- _Entries supplied_:

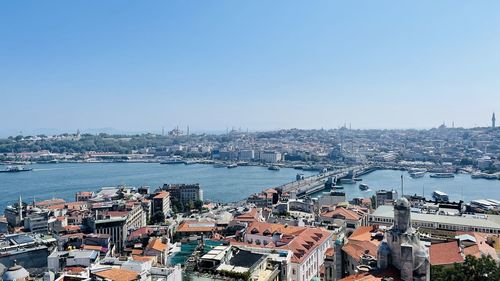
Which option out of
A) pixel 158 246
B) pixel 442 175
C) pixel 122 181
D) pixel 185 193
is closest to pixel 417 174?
pixel 442 175

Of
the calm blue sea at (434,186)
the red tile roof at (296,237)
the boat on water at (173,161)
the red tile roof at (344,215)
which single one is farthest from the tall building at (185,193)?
the boat on water at (173,161)

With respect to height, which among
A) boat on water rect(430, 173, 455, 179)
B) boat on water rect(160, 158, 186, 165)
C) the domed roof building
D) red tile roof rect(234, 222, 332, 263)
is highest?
the domed roof building

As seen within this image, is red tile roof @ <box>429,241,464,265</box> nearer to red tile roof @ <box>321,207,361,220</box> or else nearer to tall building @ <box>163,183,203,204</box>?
red tile roof @ <box>321,207,361,220</box>

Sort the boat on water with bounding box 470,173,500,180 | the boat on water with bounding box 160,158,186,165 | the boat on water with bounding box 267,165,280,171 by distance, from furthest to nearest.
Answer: the boat on water with bounding box 160,158,186,165
the boat on water with bounding box 267,165,280,171
the boat on water with bounding box 470,173,500,180

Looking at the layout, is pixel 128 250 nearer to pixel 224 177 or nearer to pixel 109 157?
pixel 224 177

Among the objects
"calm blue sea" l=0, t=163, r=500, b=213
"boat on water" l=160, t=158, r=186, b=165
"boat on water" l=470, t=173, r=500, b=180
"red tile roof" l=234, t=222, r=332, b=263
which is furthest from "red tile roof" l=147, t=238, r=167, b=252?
"boat on water" l=160, t=158, r=186, b=165

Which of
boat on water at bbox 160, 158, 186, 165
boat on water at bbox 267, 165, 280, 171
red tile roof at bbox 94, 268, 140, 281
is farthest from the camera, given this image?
boat on water at bbox 160, 158, 186, 165

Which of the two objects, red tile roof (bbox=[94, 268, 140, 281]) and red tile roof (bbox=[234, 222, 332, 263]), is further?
red tile roof (bbox=[234, 222, 332, 263])

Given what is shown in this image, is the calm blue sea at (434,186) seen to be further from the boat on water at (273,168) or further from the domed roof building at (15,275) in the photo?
the domed roof building at (15,275)
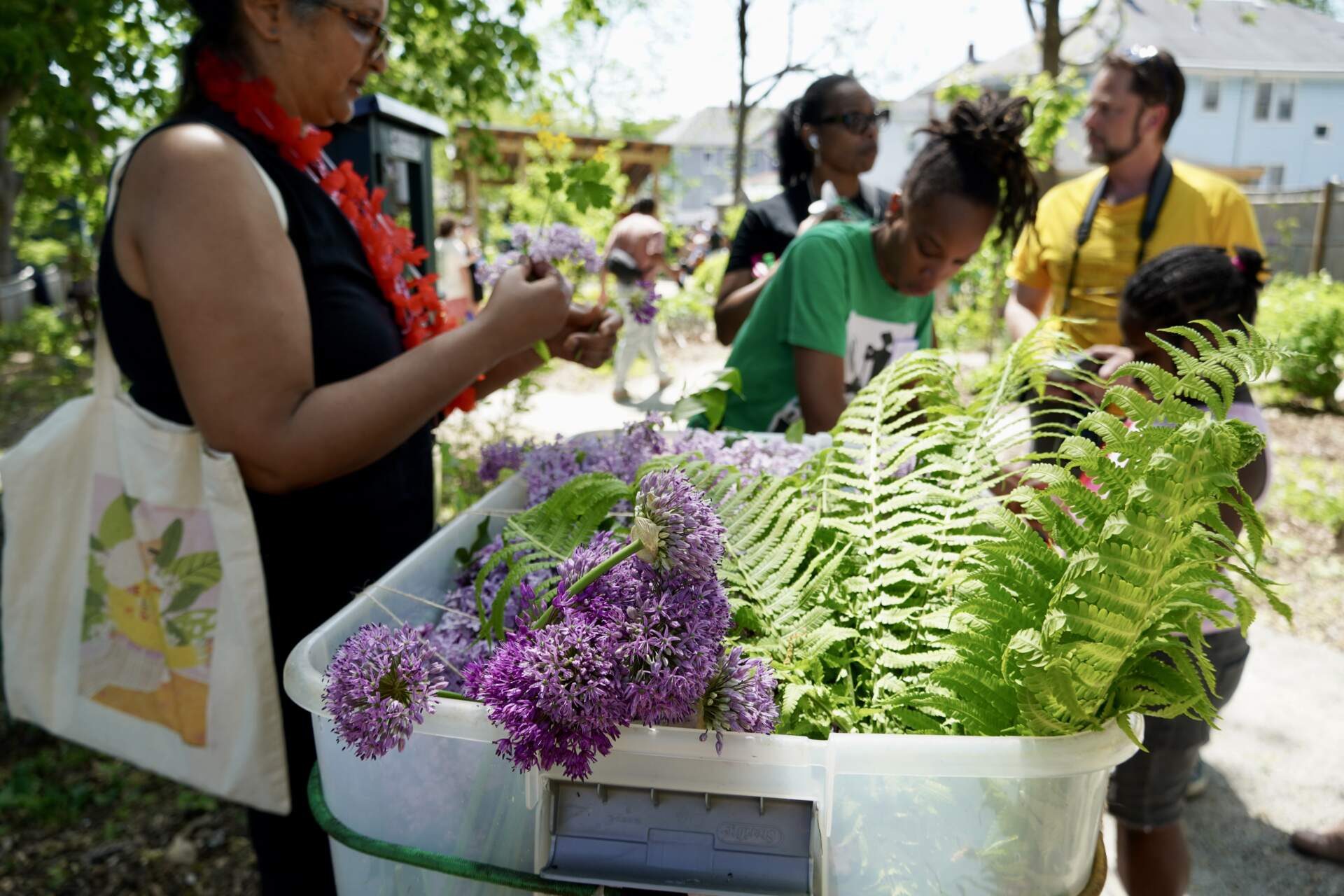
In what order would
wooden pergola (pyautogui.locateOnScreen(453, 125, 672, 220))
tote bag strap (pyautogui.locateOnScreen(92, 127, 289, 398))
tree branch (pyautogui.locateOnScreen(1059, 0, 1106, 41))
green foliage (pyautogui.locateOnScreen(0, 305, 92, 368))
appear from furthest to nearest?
wooden pergola (pyautogui.locateOnScreen(453, 125, 672, 220)) < green foliage (pyautogui.locateOnScreen(0, 305, 92, 368)) < tree branch (pyautogui.locateOnScreen(1059, 0, 1106, 41)) < tote bag strap (pyautogui.locateOnScreen(92, 127, 289, 398))

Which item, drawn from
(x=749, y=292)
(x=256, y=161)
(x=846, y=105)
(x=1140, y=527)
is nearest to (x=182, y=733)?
(x=256, y=161)

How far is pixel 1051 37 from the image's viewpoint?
946 cm

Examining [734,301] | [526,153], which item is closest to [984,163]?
[734,301]

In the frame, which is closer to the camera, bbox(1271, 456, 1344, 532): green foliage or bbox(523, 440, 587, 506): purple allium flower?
bbox(523, 440, 587, 506): purple allium flower

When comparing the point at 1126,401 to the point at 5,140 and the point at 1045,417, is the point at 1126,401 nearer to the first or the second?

- _Written task_:
Convert every line of the entries above into a JSON list of strings, one string per line, and skip blank lines. Leave out the pictures.

- _Output of the task_:
[
  "Which option out of",
  "A) pixel 158 246",
  "B) pixel 442 175",
  "C) pixel 122 181",
  "D) pixel 185 193",
  "is closest to pixel 417 174?",
  "pixel 442 175",
  "Of",
  "the calm blue sea at (434,186)",
  "the red tile roof at (296,237)",
  "the boat on water at (173,161)",
  "the red tile roof at (344,215)",
  "which single one is farthest from the tall building at (185,193)?",
  "the boat on water at (173,161)",
  "With respect to height, which among",
  "A) boat on water rect(430, 173, 455, 179)",
  "B) boat on water rect(160, 158, 186, 165)",
  "C) the domed roof building",
  "D) red tile roof rect(234, 222, 332, 263)",
  "is highest?",
  "the domed roof building",
  "As seen within this image, is red tile roof @ <box>429,241,464,265</box> nearer to red tile roof @ <box>321,207,361,220</box> or else nearer to tall building @ <box>163,183,203,204</box>?",
  "red tile roof @ <box>321,207,361,220</box>",
  "Sort the boat on water with bounding box 470,173,500,180 | the boat on water with bounding box 160,158,186,165 | the boat on water with bounding box 267,165,280,171 by distance, from furthest to nearest.",
  "Answer: the boat on water with bounding box 160,158,186,165",
  "the boat on water with bounding box 267,165,280,171",
  "the boat on water with bounding box 470,173,500,180",
  "Looking at the layout, is pixel 128 250 nearer to pixel 224 177 or nearer to pixel 109 157?",
  "pixel 224 177",
  "Among the objects",
  "\"calm blue sea\" l=0, t=163, r=500, b=213",
  "\"boat on water\" l=160, t=158, r=186, b=165",
  "\"boat on water\" l=470, t=173, r=500, b=180",
  "\"red tile roof\" l=234, t=222, r=332, b=263",
  "which is furthest from \"red tile roof\" l=147, t=238, r=167, b=252?",
  "\"boat on water\" l=160, t=158, r=186, b=165",
  "Which of",
  "boat on water at bbox 160, 158, 186, 165",
  "boat on water at bbox 267, 165, 280, 171",
  "red tile roof at bbox 94, 268, 140, 281",
  "is farthest from the camera, given this image?",
  "boat on water at bbox 160, 158, 186, 165",
  "Which of the two objects, red tile roof (bbox=[94, 268, 140, 281]) and red tile roof (bbox=[234, 222, 332, 263]), is further?",
  "red tile roof (bbox=[234, 222, 332, 263])",
  "Given what is shown in this image, is the calm blue sea at (434,186) seen to be further from the boat on water at (273,168) or further from the domed roof building at (15,275) in the photo?",
  "the domed roof building at (15,275)",
  "In what order would",
  "wooden pergola (pyautogui.locateOnScreen(453, 125, 672, 220))",
  "tote bag strap (pyautogui.locateOnScreen(92, 127, 289, 398))",
  "tree branch (pyautogui.locateOnScreen(1059, 0, 1106, 41))",
  "green foliage (pyautogui.locateOnScreen(0, 305, 92, 368))",
  "appear from furthest to nearest?",
  "wooden pergola (pyautogui.locateOnScreen(453, 125, 672, 220)) < green foliage (pyautogui.locateOnScreen(0, 305, 92, 368)) < tree branch (pyautogui.locateOnScreen(1059, 0, 1106, 41)) < tote bag strap (pyautogui.locateOnScreen(92, 127, 289, 398))",
  "Which item, drawn from",
  "(x=749, y=292)",
  "(x=256, y=161)",
  "(x=846, y=105)",
  "(x=1140, y=527)",
  "is nearest to (x=182, y=733)?",
  "(x=256, y=161)",
  "How far is pixel 1051 37 from the image's viewpoint?",
  "946 cm",
  "Examining [734,301] | [526,153], which item is closest to [984,163]?",
  "[734,301]",
  "In the frame, which is closer to the camera, bbox(1271, 456, 1344, 532): green foliage or bbox(523, 440, 587, 506): purple allium flower?",
  "bbox(523, 440, 587, 506): purple allium flower",
  "When comparing the point at 1126,401 to the point at 5,140 and the point at 1045,417, is the point at 1126,401 nearer to the first or the second?"
]